Are 2 stage furnaces quieter? The marketing would have you believe so. But advertising should be taken with a grain of salt. If something seems too good to be true then it probably is.
Advertisers exaggerate and distort facts for their own benefit. However, some companies may be so eager to get their hands on new customers that they may not care if they’re promoting something that isn’t true. Looking at you Big Tobacco!
But does it happen in the heating and air conditioning industry? Sadly, yes
One of the most frequent exaggerations that I hear is about the sound comparison between a two stage and single stage furnace.
Are 2 Stage Furnaces Quieter?
A new two stage furnace is slightly quieter than a new single stage furnace. But the difference is so minor that it’s not noticeable in most situations and definitely not worth the extra cost.
Comparing the sound produced by these new furnaces would be like comparing a whisper to another whisper. They’re both quiet!
In addition, the dirty little secret that’s never mentioned is when talking about the sound a two stage furnace produces, they’re only talking about it on 1st stage or low speed. Once that furnace goes to 2nd stage or high speed they are typically louder than a single stage furnace.
Do Furnaces Have Decibel Ratings?
Furnaces do not have decibel ratings. And this is one of the clues that the claim of a quieter furnace is marketing hype. The lack of any real data to back it up. If they wanted to prove these claims it would be easy enough to put a decibel rating on each furnace.
If you’re looking for a new air conditioner, you’ll find that decibel ratings are required in the specifications and engineering information of every air conditioner. The ratings are so detailed that not only is each model compared but each size in that model is rated.
In other words, the Titan Cool Master 2 ton has a different decibel rating than the Titan Cool Master 2.5 ton air conditioner. (Completely made up brand and model because I don’t like to name names)
The AC decibel ratings are required by government standards. Air conditioners can be noisy and impact your neighbors, especially if you live in an area where the homes are close to one another. Many cities even limit how high a decibel rating your air conditioner is allowed to be.
So why all this talk about air conditioner decibel ratings? To show it can be done and manufacturers are completely capable of doing it.
For furnaces, the claim is that they don’t perform decibel ratings because once inside an enclosed space (your home) the operating noise can be impacted (amplified) by too many uncontrollable factors. While this might be true, why not have ratings for comparison between furnace models so consumers would understand the difference?
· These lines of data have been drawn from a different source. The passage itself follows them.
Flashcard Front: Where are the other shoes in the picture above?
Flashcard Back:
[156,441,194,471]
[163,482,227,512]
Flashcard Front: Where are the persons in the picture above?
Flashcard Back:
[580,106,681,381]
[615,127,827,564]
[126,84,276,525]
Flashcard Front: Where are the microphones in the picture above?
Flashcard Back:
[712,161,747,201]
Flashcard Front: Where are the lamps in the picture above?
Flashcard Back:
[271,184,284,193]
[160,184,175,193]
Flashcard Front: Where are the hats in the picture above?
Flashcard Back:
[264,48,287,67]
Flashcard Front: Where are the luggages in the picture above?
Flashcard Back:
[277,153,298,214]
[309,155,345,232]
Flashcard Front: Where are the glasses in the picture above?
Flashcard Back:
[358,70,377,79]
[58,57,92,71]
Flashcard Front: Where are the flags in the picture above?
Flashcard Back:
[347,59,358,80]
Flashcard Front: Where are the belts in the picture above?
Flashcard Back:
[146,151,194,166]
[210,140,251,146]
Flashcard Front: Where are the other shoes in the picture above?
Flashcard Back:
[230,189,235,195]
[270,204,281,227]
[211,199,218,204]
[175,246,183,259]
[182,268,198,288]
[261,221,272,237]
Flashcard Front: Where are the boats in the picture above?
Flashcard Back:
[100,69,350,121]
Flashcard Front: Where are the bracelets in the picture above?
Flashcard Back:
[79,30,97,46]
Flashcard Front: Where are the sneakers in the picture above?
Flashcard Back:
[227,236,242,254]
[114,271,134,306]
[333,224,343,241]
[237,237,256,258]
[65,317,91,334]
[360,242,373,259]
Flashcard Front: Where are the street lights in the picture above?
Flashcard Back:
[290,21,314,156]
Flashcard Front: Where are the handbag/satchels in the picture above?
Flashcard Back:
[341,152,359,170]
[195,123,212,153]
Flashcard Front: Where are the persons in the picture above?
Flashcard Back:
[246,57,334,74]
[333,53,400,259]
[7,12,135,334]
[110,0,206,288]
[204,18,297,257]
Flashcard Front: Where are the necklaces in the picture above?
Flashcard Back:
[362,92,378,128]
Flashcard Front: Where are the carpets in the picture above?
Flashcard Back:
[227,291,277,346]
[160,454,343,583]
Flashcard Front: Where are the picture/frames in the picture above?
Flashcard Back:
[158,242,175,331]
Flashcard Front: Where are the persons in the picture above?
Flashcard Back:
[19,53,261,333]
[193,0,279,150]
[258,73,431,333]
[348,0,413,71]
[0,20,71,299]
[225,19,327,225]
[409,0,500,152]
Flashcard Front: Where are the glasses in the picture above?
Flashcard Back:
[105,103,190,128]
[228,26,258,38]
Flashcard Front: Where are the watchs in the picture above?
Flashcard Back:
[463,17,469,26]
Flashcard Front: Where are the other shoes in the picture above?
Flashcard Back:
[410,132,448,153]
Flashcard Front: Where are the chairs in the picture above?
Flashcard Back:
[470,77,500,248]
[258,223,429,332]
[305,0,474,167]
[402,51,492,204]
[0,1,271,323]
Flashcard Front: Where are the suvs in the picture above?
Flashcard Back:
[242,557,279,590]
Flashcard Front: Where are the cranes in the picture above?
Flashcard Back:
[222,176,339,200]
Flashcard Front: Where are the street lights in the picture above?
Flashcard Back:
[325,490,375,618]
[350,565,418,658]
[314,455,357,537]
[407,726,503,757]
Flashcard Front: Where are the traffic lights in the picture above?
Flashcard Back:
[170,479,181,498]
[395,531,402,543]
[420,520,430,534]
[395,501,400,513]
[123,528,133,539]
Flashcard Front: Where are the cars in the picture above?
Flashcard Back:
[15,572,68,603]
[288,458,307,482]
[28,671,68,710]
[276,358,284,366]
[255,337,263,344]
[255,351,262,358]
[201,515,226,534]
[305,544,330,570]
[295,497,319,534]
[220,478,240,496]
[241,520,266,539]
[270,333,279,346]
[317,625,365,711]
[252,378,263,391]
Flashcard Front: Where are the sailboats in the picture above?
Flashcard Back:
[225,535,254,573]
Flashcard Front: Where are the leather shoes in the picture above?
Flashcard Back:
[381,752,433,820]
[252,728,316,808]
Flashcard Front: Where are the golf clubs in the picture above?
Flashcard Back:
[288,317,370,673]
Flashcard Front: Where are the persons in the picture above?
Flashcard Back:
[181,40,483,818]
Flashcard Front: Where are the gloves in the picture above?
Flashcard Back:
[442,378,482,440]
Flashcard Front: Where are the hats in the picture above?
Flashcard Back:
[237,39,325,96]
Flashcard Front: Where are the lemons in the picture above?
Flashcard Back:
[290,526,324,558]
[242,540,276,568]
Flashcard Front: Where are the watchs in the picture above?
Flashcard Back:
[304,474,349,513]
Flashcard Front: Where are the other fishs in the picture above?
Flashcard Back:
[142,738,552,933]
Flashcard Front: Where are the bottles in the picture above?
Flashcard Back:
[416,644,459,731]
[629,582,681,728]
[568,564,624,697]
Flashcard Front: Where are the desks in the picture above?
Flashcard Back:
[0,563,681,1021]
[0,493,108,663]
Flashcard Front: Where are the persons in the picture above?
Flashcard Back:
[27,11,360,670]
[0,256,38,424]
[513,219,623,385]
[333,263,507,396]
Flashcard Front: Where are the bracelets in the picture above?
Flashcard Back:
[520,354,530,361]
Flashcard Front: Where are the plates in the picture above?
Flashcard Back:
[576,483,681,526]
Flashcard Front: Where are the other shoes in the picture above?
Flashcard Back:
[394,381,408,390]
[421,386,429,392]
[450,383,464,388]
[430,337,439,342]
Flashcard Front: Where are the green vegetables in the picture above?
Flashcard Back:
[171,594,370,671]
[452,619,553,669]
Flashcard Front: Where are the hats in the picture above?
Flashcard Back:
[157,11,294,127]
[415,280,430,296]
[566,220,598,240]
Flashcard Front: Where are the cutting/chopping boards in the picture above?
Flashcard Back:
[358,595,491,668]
How Can I Find A Quiet Gas Furnace?
While there are many factors that go into having a quiet gas furnace, as a homeowner there’s only two choices you can make that will impact the noise level of a new furnace.
90% vs 80% Efficiency Differences
While two stage and single stage furnaces have little difference in sound output, that’s not the case between 80% and 90% efficient furnaces.
This is mostly caused by the 90% furnaces having a sealed cabinet or combustion chamber. This causes a natural sound chamber that prevents the sound from traveling into the home.
The open design of 80% efficient furnaces lets all the operating noises be heard by any that are close by.
Your Contractor (as long as they know airflow)
Whether the furnace is 2 stage or a single stage, the amount of air required for the gas furnace or air conditioner to operate properly will be the same. And most of the noise levels we find irritating comes from the amount of air moving through the duct system.
That’s because the sound that bothers homeowners the most is not caused by whether the furnace is two stage or single stage. It’s from improper air flow, bad duct design and equipment that is too big.
The most important aspect of any HVAC system is air flow. It’s ALL about air flow.
That’s why your choice in contractor will make a HUGE difference in how quiet your system operates. A good quality contractor will make sure your system is properly sized (which often means making it smaller), both the supply and return ductwork is sized and installed properly and then will finally make sure once the new system is installed that all settings are tuned to your unique system.
“Isn’t that what all contractors do?”, you might ask. Not even close. Based on my experience I would say 95% of contractors do nothing but replace boxes. They don’t like to fix anything or set anything up properly. Their financial model is based on taking one box out of your house and putting another in its place as quickly as possible.
This is why so many are disappointed with a new furnace after they’ve been promised such an improvement.
So how do you get a quiet furnace?
- Choose a 90% over an 80% efficient furnace
- Have the furnace properly sized
- Make sure there is proper duct design
- Pick a high quality contractor that will install and set up a furnace properly
That’s how you get a quiet furnace!
What Is The Advantage Of A Two-Stage Furnace?
Nothing really. While marketing will say that the ability to switch between two heating stages makes two-stage furnaces more efficient, it’s simply not true.
Two stage furnaces will not make your home more comfortable, are not more energy efficient and are not quieter.
The disadvantages of two stage furnaces are that they are more complicated, more likely to need repairs, more expensive to repair and more likely to need replacement in about 10-15 years.
To get a quieter furnace pick a 90% efficient furnace and look for a contractor who has experience working with air flow. It usually separates the winners from the losers.